Piegan Pass hike is a great day out in the Many Glacier area to a spectacular viewpoint, complete with stunning mountain scenery. If you’re adventurous, combine this with Siyeh Pass trail, but that’s a darn long day!
Park at Siyeh Bend along the Going-to-the-Sun Rd, 3.5km east of Logan Pass. Parking is very limited so get here early. The trailhead is right by Siyeh Creek, on the far side of the road.
|When to do|
June through September
Out and back
You start the trail hiking beside the Siyeh Creek in an open meadow. In the distance, there is a faint trail in front of you, running across the open rocky ridge. Your trail, however, veers right and puts you into a dense forest. The trail is very clear – typical for all park trails – and is well signposted. Follow the signs for the Siyeh Pass Junction.
As you climb, the trail will start to turn left again and you will begin to pass through several small meadows. These meadows give you the first view of Piegan Mountain across the valley and Mahtapi Peak above the path. Continue the gentle climb as you contour along the right side of the valley.
Finally, after 4.3km of hiking, you will reach the Siyeh Pass Junction. Turn left to continue to our objective. Cross a stream then hike another couple hundred meters in the trees. Finally, emerge from the trees and enjoy gorgeous views down the valley across to Heavy Runner Mountain. Make sure to savor the panoramic views of Piegan Mountain as the objective becomes clear across the scree slope.
After almost 7.2km you will come to the top of the grassy pass. Many people stop at the apex of the pass, however the most stunning views come from continuing down the other side of the pass to the end of the first switchback. Resting there gives you superb views of Cataract Mountain to your right and Piegan Mountain to your left, and then Pollock Mountain, Bishop Cap, and Mount Gould and their astounding sheer faces running out down the valley.
Piegan Pass was one of four hikes in Glacier to have had a large train bell at the top. Along with Swiftcurrent Pass, Scenic Point, and Siyeh Pass, the bells were placed to advertise the local chalets and the Great Northern Railway. It also went along with the old Swiss custom of ringing bells from mountaintops to hear the vast echo.

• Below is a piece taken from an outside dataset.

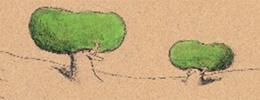 İki Ağaç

Placed in 1929, the Piegan Pass Bell was taken down in 1943 to donate to the scrap metal drive during World War II.
Return the way you came and soak the 360-degree panoramic views until you return to the tree line.
Get here early to get a parking space or be prepared to use the free shuttle system in Glacier.
There are numerous options to extend this trip, hiking into Many Glacier area or over to Siyeh Pass.